Conscientiousness or Prudence - is defined as the way in which we control, regulate, and direct our impulses. It is a person's ability to take into account the consequences of a deed before acting on the impulse to act.

Neuroticism - is defined as the predisposition to experience one or more negative feelings such as depression or anger. The level of emotional reaction decreases a person's ability to make decisions, cope in stressful situations, and think clearly.

Openness to Experience or Culture - is defined as an individual's ability to be imaginative and creative in how they act and think when in different situations. They are often described as nonconformists and have the ability to think in abstracts or symbols that do not directly relate to their own experience. (Some occupations, such as service occupations, sales, and police work are better performed by people whose thinking is more closed.)

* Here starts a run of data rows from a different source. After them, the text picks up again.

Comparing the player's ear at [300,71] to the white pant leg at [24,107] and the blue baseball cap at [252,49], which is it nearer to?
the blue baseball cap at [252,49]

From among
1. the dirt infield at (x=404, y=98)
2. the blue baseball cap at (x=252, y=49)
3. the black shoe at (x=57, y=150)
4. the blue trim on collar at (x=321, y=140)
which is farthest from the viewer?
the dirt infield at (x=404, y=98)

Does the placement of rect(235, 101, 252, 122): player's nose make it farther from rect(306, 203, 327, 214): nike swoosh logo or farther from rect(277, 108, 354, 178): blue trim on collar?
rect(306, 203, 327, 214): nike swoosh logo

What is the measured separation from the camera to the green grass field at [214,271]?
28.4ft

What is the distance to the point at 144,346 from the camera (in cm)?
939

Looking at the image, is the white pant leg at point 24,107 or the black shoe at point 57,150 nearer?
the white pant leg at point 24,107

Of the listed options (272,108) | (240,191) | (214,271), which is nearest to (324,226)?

An important aspect of 'The Big 5' is that each of the five traits is measured along a continuum showing the extent to which an individual displays it. Each trait is designed to measure the level of intensity and frequency with which an individual displays their feelings, thoughts, and behaviors when interacting in different circumstances. It is also important to note that traits are neutral and carry no positive or negative associations.

Personality Traits and facets

Costa and McCrae then expanded each of the five traits into six sub-traits or facets. The significance of these facets is that they can be assessed independently of their trait and give a broader picture of the personality being studied. The facets relating to each of the Big 5 traits are shown in the diagram. People's scores for each facet of a personality trait tend to cluster in similar areas on the continuum, but this is not always the case. Further information is available on the Five-Factor Theory and personality traits and their sub-facets.

You may also be interested in:
Management Personality Tests | The 'Big 5' Aspects of Personality | Popular Personality Questionnaires | Validity Scales | Defining Your Work Personality | 'Make or Break' Questions.

Key Points

  • The five factors that make up an individual's personality are extraversion, agreeableness, conscientiousness, neuroticism, and openness to experience.
  • These traits exist on a continuum and everyone possesses all five to some degree.
  • Each trait is made up of a number of facets.